Acidente da TAM

26/7/2007
Adauto Alonso S. Suannes

"Diz minha amiga Cleide Previtalli Cais: 'Migalhas tem em seu catálogo um número de advogados que pode tentar mudar o mundo.' - Isso merece algumas considerações. Em primeiro lugar, o advogado Nelson Jobim jamais publicou, ao que se saiba, um único trabalho jurídico digno do nome. Os colegas gaúchos, mais familiarizados com ele, que me desmintam, se for o caso. Foi escolhido para o STF por seu notório saber jurídico, com o silêncio da OAB. Lá, além de uma postura nada neutra quando se cuidava de interesses do Poder Executivo, com direito a bate-boca com colegas e pedidos de vista que suspendiam o julgamento por tempo nada razoável, confessou nada mais nada menos do que haver adulterado a Constituição Federal. Que fez a OAB diante dessa estranha confissão ? Quando todos nós somos unânimes em dizer que o problema do Brasil se chama ÉTICA, que esperar do novo ministro ? Em segundo lugar, minha prezada Cleide, os tais advogados que 'podem tentar mudar o mundo' estão, evidentemente, como se pode verificar de seu sintomático silêncio diante dos disparates jurídicos que vêm a lume todos os dias, mais de olho nos polpudos honorários que os escândalos federais, sempre na casa dos milhões, lhes proporcionarão do que em mudar até mesmo a localização de um simples aeroporto. Aliás, segundo divulgado recentemente, uma empresa poderosa construiu um hotel praticamente na cabeceira da pista de Congonhas, o que leva os pilotos a avançarem cerca de 130 metros antes de tocarem o solo, pois devem desviar do inoportuno edifício.
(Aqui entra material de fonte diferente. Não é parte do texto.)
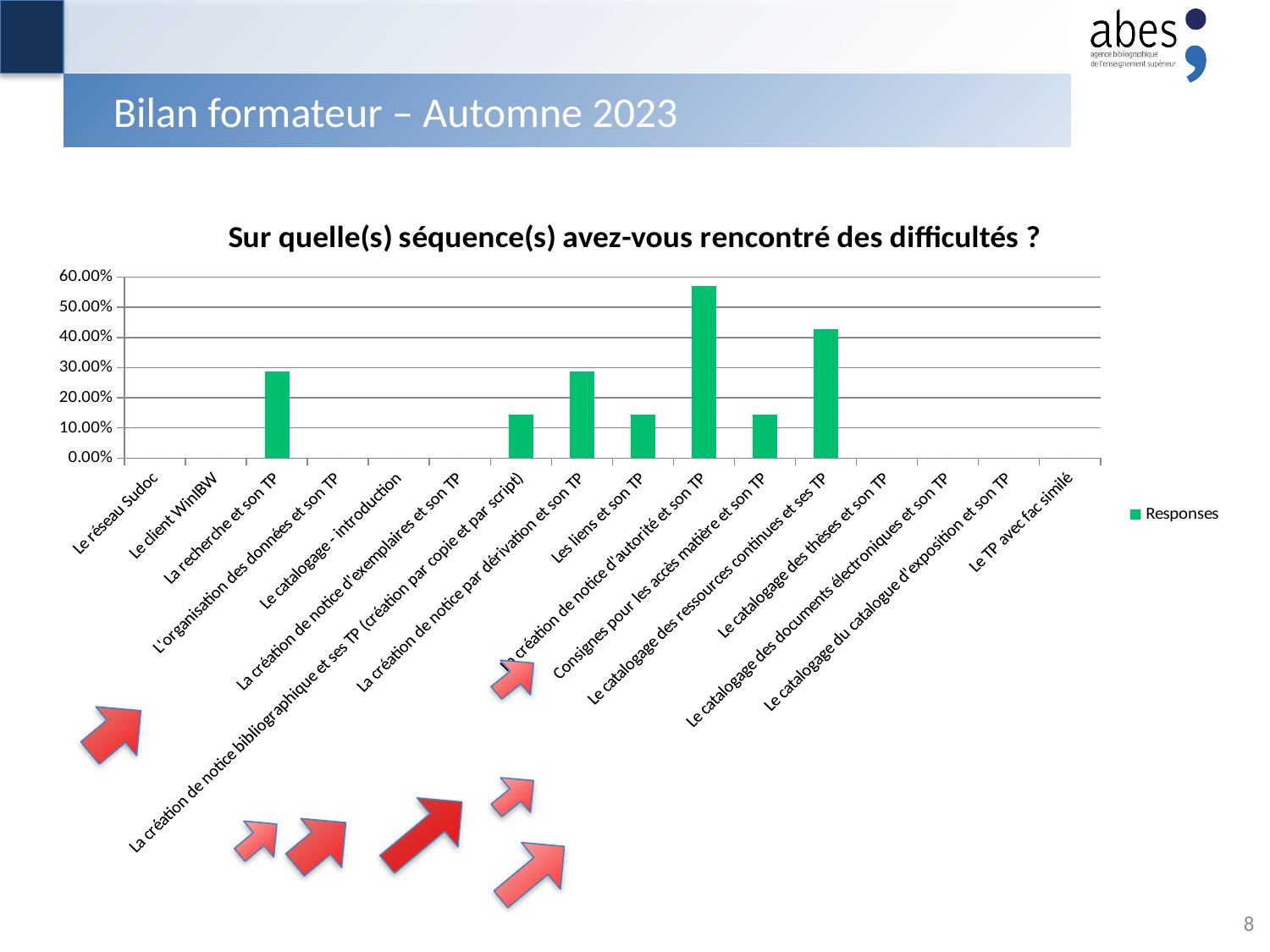
Is the value for 'La création de notice d'autorité et son TP' greater or less than 50.00%? greater Which is larger, the value for 'La création de notice d'autorité et son TP' or the value for 'Le catalogage des ressources continues et ses TP'? La création de notice d'autorité et son TP What is the title of the chart? Sur quelle(s) séquence(s) avez-vous rencontré des difficultés ? What is the name of the series shown in the legend? Responses What kind of chart is shown on the slide? bar chart Is the value for 'Les liens et son TP' greater or less than 20.00%? less Which is larger, the value for 'La recherche et son TP' or the value for 'Les liens et son TP'? La recherche et son TP Is the value for 'Le catalogage des ressources continues et ses TP' greater or less than 40.00%? greater How many series does the legend list? 1 How many categories are shown on the x axis? 16 Which category has the highest value? La création de notice d'autorité et son TP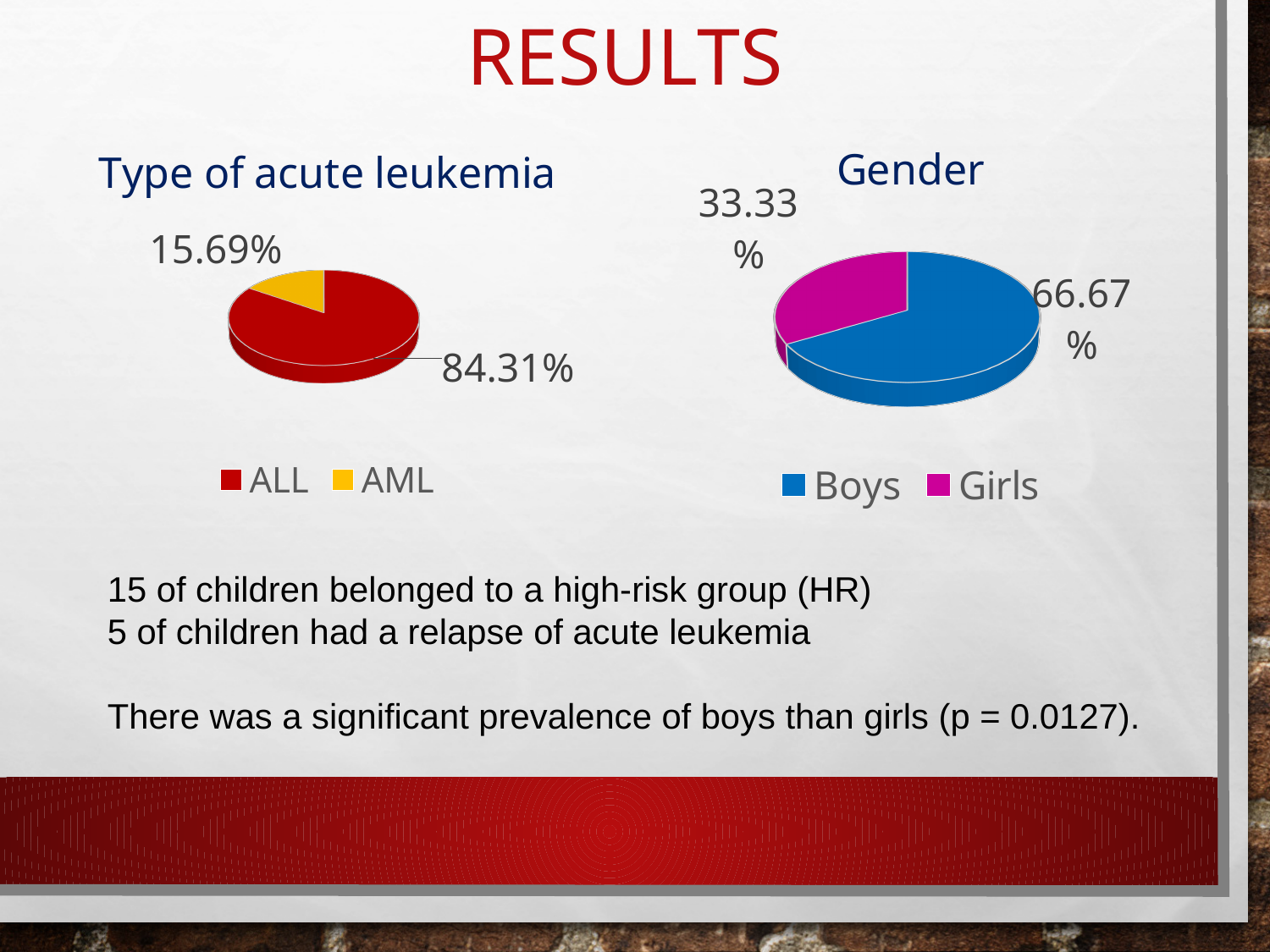
In the 'Type of acute leukemia' chart, what percentage is shown for ALL? 84.31% In the 'Gender' chart, what percentage is shown for Boys? 66.67% In the 'Type of acute leukemia' chart, which category has the largest slice? ALL In the 'Gender' chart, what percentage is shown for Girls? 33.33% What kind of chart is the 'Type of acute leukemia' chart? Pie chart In the 'Type of acute leukemia' chart, what percentage is shown for AML? 15.69% In the 'Type of acute leukemia' chart, what colour is the AML slice? Yellow How many categories does the legend of the 'Gender' chart list? 2 In the 'Gender' chart, which category has the smallest slice? Girls In the 'Type of acute leukemia' chart, what is the difference in percentage points between ALL and AML? 68.62 In the 'Gender' chart, which is larger, Boys or Girls? Boys In the 'Gender' chart, what is the difference in percentage points between Boys and Girls? 33.34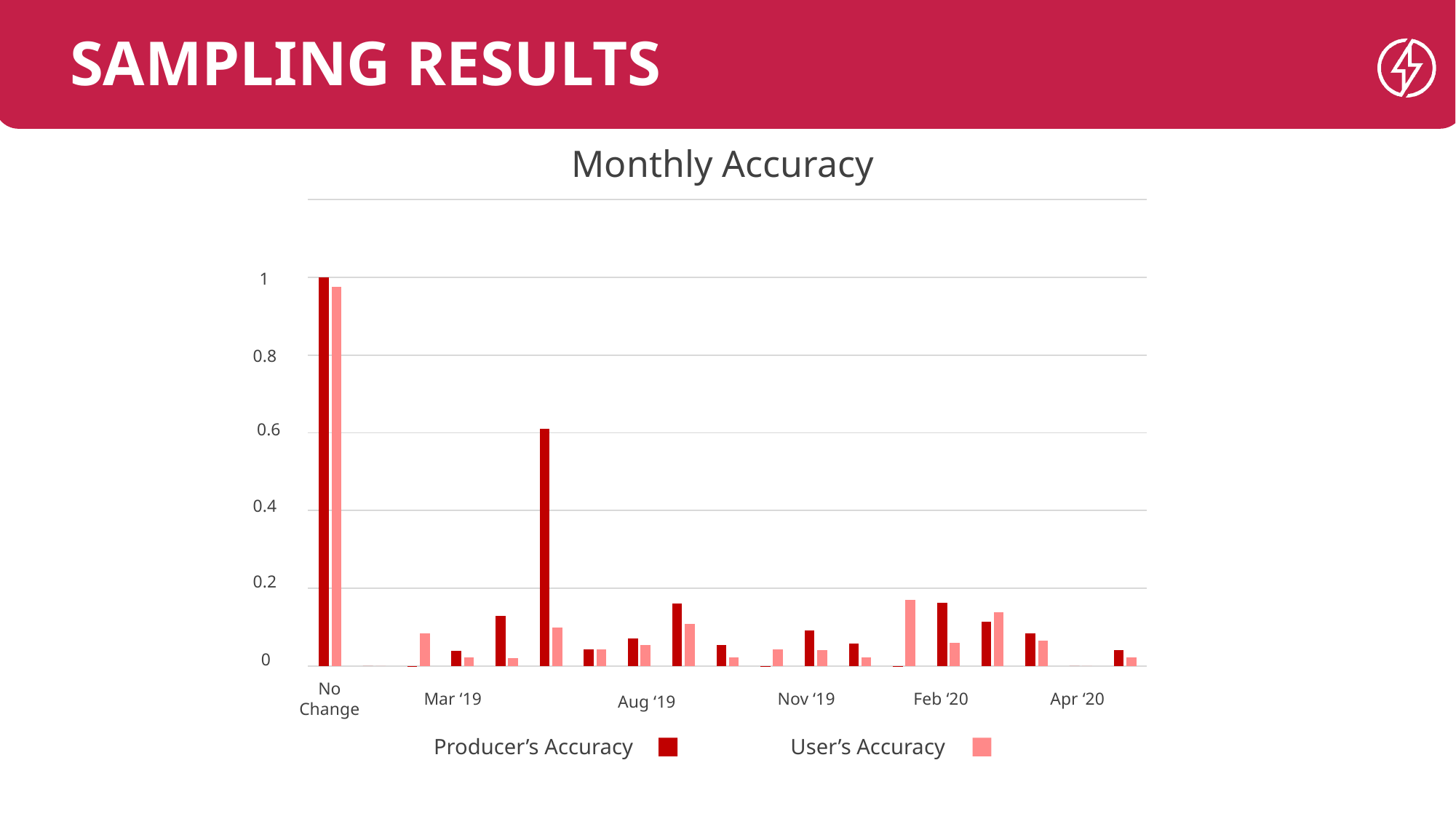
Is the Producer's Accuracy for No Change greater or less than 0.8? greater Which category has the highest Producer's Accuracy? No Change Is the User's Accuracy for Aug '19 greater or less than 0.2? less For Feb '20, which is larger: Producer's Accuracy or User's Accuracy? Producer's Accuracy Is the User's Accuracy for No Change greater or less than 0.8? greater How many category labels are shown on the x axis of the Monthly Accuracy chart? 6 Which category has the highest User's Accuracy? No Change Which series is shown in dark red in the Monthly Accuracy chart? Producer's Accuracy What is the title of the chart? Monthly Accuracy How many series does the legend of the Monthly Accuracy chart list? 2 What type of chart is shown on the slide? bar chart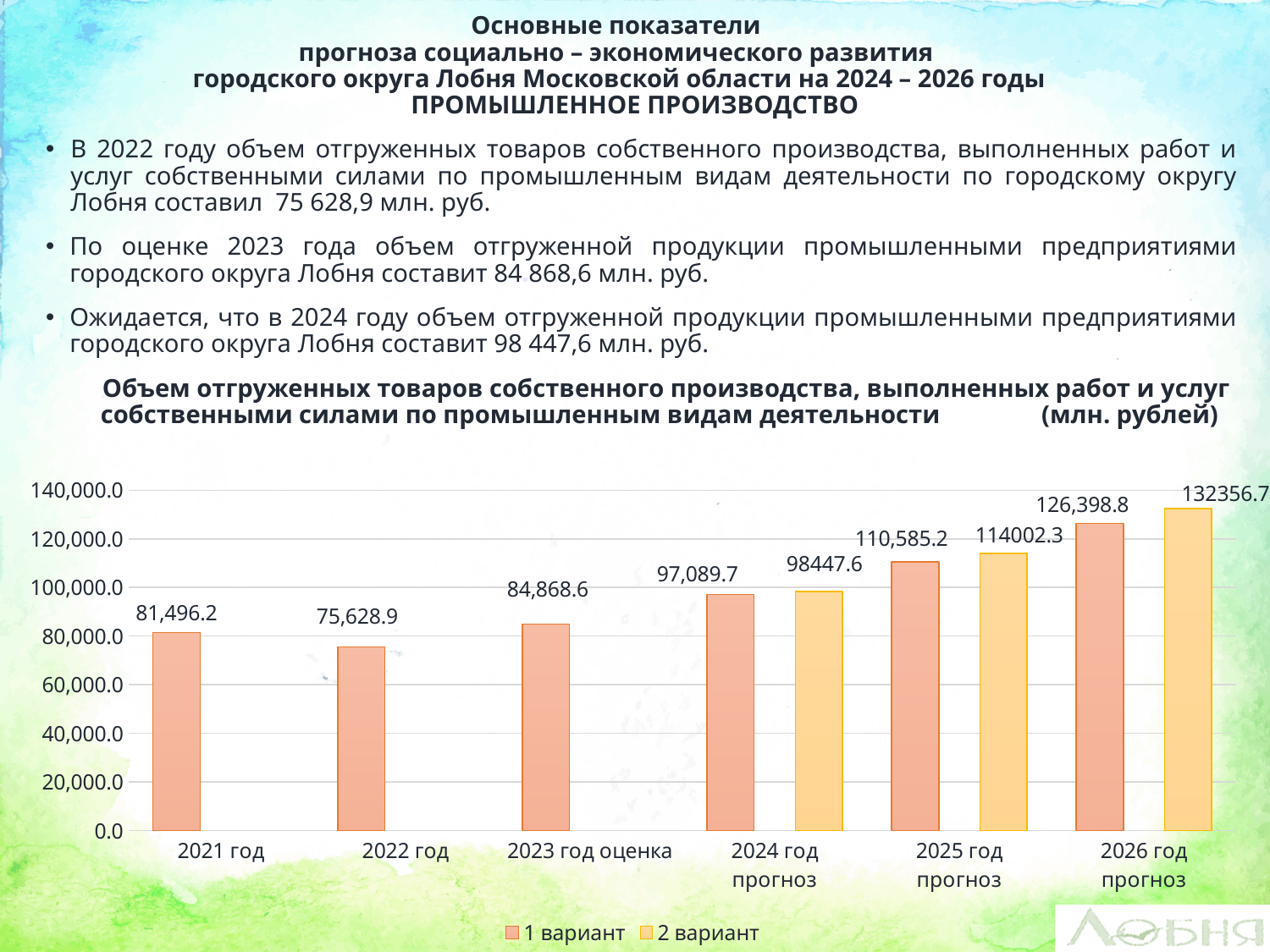
How many categories are shown on the x axis of the chart? 6 Which is larger for 2025 год прогноз: 1 вариант or 2 вариант? 2 вариант Which category has the highest value in the chart? 2026 год прогноз What is the difference between the 2 вариант and 1 вариант values for 2024 год прогноз? 1357.9 Is the value for 2023 год оценка greater or less than 80,000.0? greater How many series does the chart legend list? 2 Which category has the lowest value in the chart? 2022 год What is the value of the 2 вариант series for 2026 год прогноз? 132356.7 What is the value for 2022 год in the chart? 75,628.9 What is the value for 2021 год in the chart? 81,496.2 What kind of chart is shown on the slide? bar chart What is the value of the 1 вариант series for 2025 год прогноз? 110,585.2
Até um  leigo sabe o que essa absurda redução de espaço significa para a segurança da aterrissagem. Foi construído com autorização da Prefeitura e da Aeronáutica, segundo alvarás exibidos na TV. Eis um bom caso para o novo ministro mostrar a que veio. Aliás, as obras do mesmo aeroporto tiveram o custo reajustado, como vem ocorrendo com tantas obras federais, sem que tenhamos no Brasil algo próximo de uma inflação. Qual o fundamento fático para esse reajuste ? Aguardemos as explicações e mais essas conseqüências do foro privilegiado."